В другой раз вижу себя, сидящего на бревнах с деревенскими ребятишками, играющего в пальчиковое колечко». Нигде, кроме Полтавки, такой игры я больше не встречал. Надо было сомкнуть указательный палец с большим так, чтобы получился кружок, и в этот кружок опустить слюну, но так, чтобы она не задела пальцев. Кому удавалось, тот получал кусочек черной серы. Ее можно было бесконечно жевать, как американскую резинку, а если надоедало, — приклеить к ножке стола или к стене, чтобы потом при желании отодрать и жевать снова, сколько душе угодно. Вкуса в ней не было, но почему-то не только ребята, но и взрослые жевали ее.
Тот же, кто задевал «пальчиковое колечко», изгонялся из игры. Меня выгнали. Братишку тоже.

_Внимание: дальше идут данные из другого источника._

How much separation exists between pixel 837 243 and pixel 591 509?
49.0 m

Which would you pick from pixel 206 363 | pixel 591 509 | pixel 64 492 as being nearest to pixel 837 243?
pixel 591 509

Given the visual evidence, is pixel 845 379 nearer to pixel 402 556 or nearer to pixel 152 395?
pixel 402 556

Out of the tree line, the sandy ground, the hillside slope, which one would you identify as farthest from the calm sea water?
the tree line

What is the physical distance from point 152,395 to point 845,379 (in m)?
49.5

И хотя мы не мечтали о черной сере, но после позорного изгнания все утро другого дня упражнялись в плевках и к вечеру достигли такого совершенства, что с первого же раза получили награду и понеслись домой к матери, чтобы и ей дать попробовать серы.
— Что это еще за гадость? — брезгливо сказала она.

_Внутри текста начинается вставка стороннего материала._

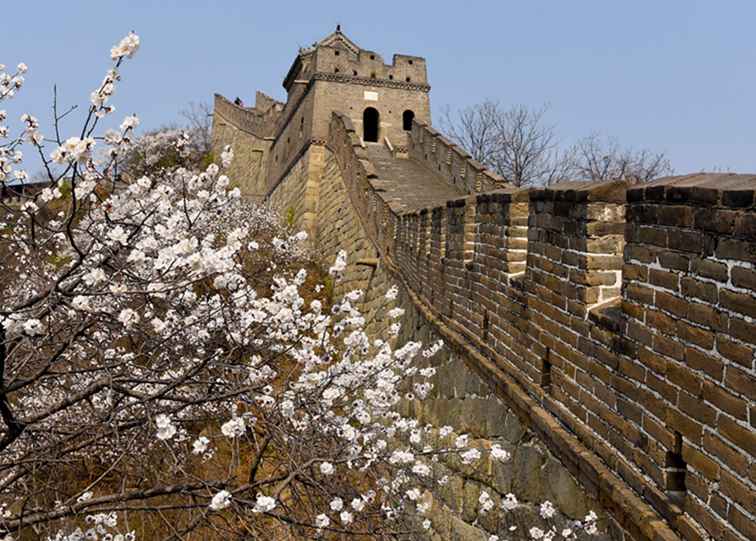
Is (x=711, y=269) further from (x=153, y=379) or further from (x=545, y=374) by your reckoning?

— Да ты что, Михайловна, — тут же вмешалась хозяйка, — это же березовая сера. Ты не бойси, не бойси, не худая она. Вот, смотри-ка‚— и, взяв у меня серу, стала жевать. — Хорошая, попробуй, — и, вынув изо рта, предложила матери...
Вспоминается много ненужного, какие-то мелочи, и среди них дни, когда в нашем доме тесно от людей. Я вижу отца в кожаной куртке, перехваченной в поясе широким ремнем, и на ремне в желтой кобуре наган. Замечаю встревоженные глаза матери, хмурые лица петрокоммуновцев. И среди них — дядю Костю Дорофеева. Однажды он пришел утром, когда мы с братом были еще в постели. Поглядел на нас, улыбнулся, показав длинные желтые зубы, как наганные патроны в обойме, потянул носом вкусный запах из кухни и складно сказал:
— Нынче праздник, воскресенье, вам лепешек напекут, и помажут, и покажут, а поесть-то не дадут.
И я сразу поверил ему, потому что было воскресенье и мать пекла лепешки, и я с нетерпением ждал, когда они будут готовы, и мне так стало обидно, что я чуть не заплакал.
Он, наверно, часто бывал у нас, иначе бы я его не запомнил. По крайней мере, не связал бы с тем, кого в розвальнях провезли по улице зимним морозным днем. Мы играли в «попа-загонялу», когда я заметил эти страшные сани.
Я еще не знал, кто в них, бежал сбоку и со страхом глядел на торчащие из-под мешка босые твердые ноги и думал о том, что им должно быть холодно в такой мороз. И тут я узнал, что в розвальнях лежит дядя Костя Дорофеев.
Его нашли верстах в пяти от Полтавки, посреди дороги, с распоротым животом, полным пшеницы.